TAREAS:
a: Responde estas preguntas con lo que dice el fragmento sobre la migración:
(i) ¿Cuántos años pasó el Occidente viajando al Sur y al Oriente?
(ii) ¿En qué año salió publicado Paisajes después de la batalla?
(iii) ¿Qué ciudad será la Bizancio del siglo XXI?
b: Saca tal cual del fragmento sobre la migración la parte que va de "Ahora, esas culturas" a "migración global instantánea.".

FRAGMENTO DE ORIGEN:
# # # #
Durante quinientos años, el Occidente viajó al Sur y al Oriente, imponiendo su voluntad económica y política sobre las culturas de la periferia, sin pedirle permiso a nadie.
Ahora, esas culturas explotadas regresan al Occidente poniendo a prueba los valores mismos que el Occidente propuso universalmente: libertad de movimiento, libertad de mercado basada no sólo en la oferta y demanda de bienes sino de trabajadores, y el respeto debido a los derechos humanos que acompañan a todos y cada uno de los trabajadores migratorios.
No se puede, lo repito, tener interacción y comunicación global instantáneas sin tener, al mismo tiempo, migración global instantánea.
Una de las grandes novelas de la lengua española del siglo XX predijo y elevó dramáticamente este tema. Me refiero a Paisajes después de la batalla, el admirable libro de Juan Goytisolo, publicado en 1982. En él, Goytisolo traduce una de las más grandes y antiguas tradiciones de la novela -el tema del desplazamiento- a la ciudad moderna, sus inmigrantes indeseados y su desafío a cualquier noción de pureza lingüística, sexual, culinaria u onírica. Goytisolo efectivamente imagina el espacio de la nueva ciudad mestiza, occidental y oriental, meridional y septentrional, dándole voz a todos y cada uno de sus habitantes.
Nos plazca o no, la ciudad policultural ya está aquí, con nosotros. La energía de las ciudades hispánicas de los Estados Unidos -Los Ángeles, Miami, Chicago- es inseparable de su carácter mestizo. Los Ángeles, que es no sólo ciudad hispánica, sino coreana, vietnamita, japonesa y china, será la Bizancio del siglo XXI, proyectada desde la frontera con México (que es la frontera con toda la América Latina) a la gran comunidad del Pacífico. hasta Vladivostok, Tokio, Shanghai, Hanoi…
Creo en las preguntas de un acto fraternal rodeado de abismos: ¿Acaso no existe otra voz y acaso no es también la mía? ¿Acaso no hay otro tiempo que puedo tocar y que puede tocarme? ¿No existen otras fes, otras historias, otros sueños y no son, también, míos?
Estamos en el mundo, vivimos con otros, vivimos en la historia y tendremos que dar cuenta de nuestra memoria, de nuestro deseo y de nuestra presencia en esta tierra en nombre de la continuidad de la vida. La xenofobia interrumpe y asesina la vida.
# # # #
MATERIAL PROPORCIONADO:
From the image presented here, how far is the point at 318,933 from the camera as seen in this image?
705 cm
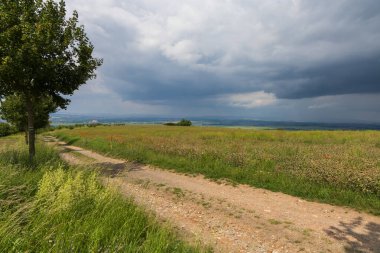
# # # #
RESPUESTAS:
a:
(i) Quinientos años.
(ii) En 1982.
(iii) Los Ángeles.

b:
Ahora, esas culturas explotadas regresan al Occidente poniendo a prueba los valores mismos que el Occidente propuso universalmente: libertad de movimiento, libertad de mercado basada no sólo en la oferta y demanda de bienes sino de trabajadores, y el respeto debido a los derechos humanos que acompañan a todos y cada uno de los trabajadores migratorios.
No se puede, lo repito, tener interacción y comunicación global instantáneas sin tener, al mismo tiempo, migración global instantánea.